Bei „Funkhaus Europa – Cosmo“ war Claudia D’Avino am 6. Dezember 2016 im Gespräch mit Oliver Bendel. Im ersten Interview unterschied der Technikphilosoph und Wirtschaftsinformatiker, der live aus dem SRF-Studio in Zürich zugeschaltet war, in Virtual Reality, Augmented Reality und eine Realität, in der Software- und Hardwareroboter zugegen sind. Er berichtete von eigenen Erfahrungen mit Oculus Rift. Im zweiten erklärte er, was moralische und unmoralische Maschinen sind, und gab Beispiele für Prototypen. Im dritten ging es um Gewalt im Virtuellen, mit Hilfe von Waffen oder über Formen der Sexualität.
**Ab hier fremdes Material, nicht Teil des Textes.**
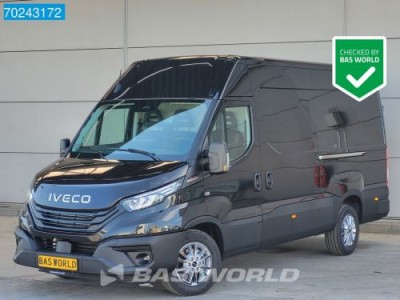 Iveco Daily 35S21 210PK Automaat Model 2025 2x schuifdeur ACC Navi Camera 12m3 Airco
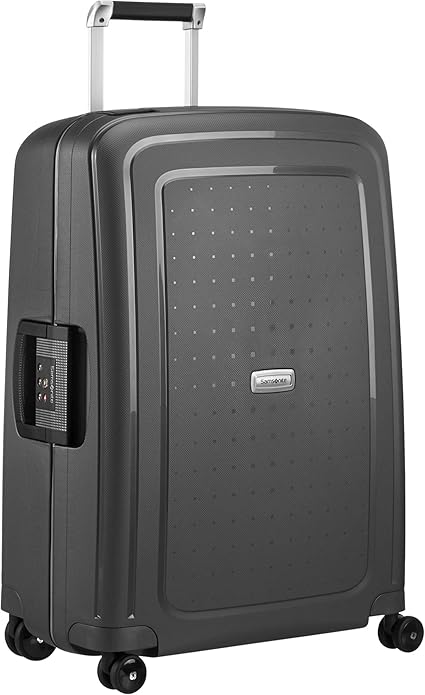 Samsonite S'Cure - Spinner L Case, 75 cm, 102 L, 4 Wheels, Black (Black) Secondary image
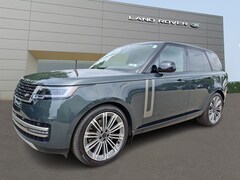 2026 Land Rover Range Rover P400 SE Sport Utility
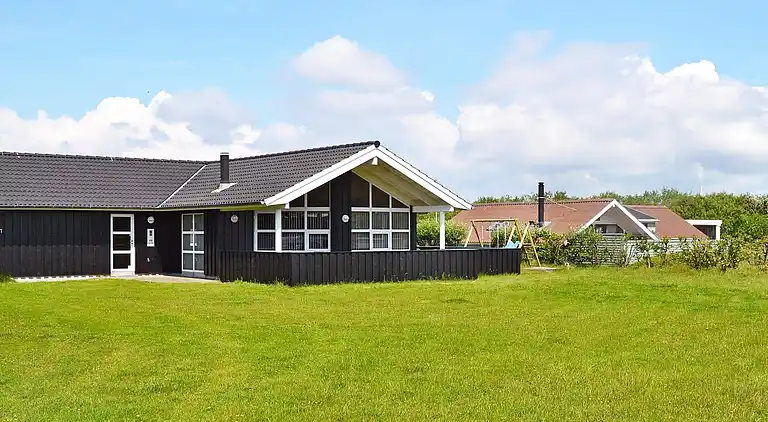 Holiday home in Rindby Strand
Oliver Bendel wies auf den Unterschied zwischen Büchern und Filmen auf der einen Seite und Computerspielen und VR-Anwendungen auf der anderen Seite hin. Dort sei man eher passiv, man konsumiere und lasse die Phantasie schweifen, hier sei man eher aktiv, man agiere und lebe die Phantasien aus. Als Ethiker würde er an dieser Stelle gerne zurücktreten und die Mediziner und Psychologen vortreten lassen. Wenn etwa Therapien möglich seien mit Hilfe der virtuellen Realität, dürfe es nicht zu vorschneller Ächtung von Gewalt in dieser kommen. Weitere Informationen zur Sendung und der Podcast über www.wdr.de.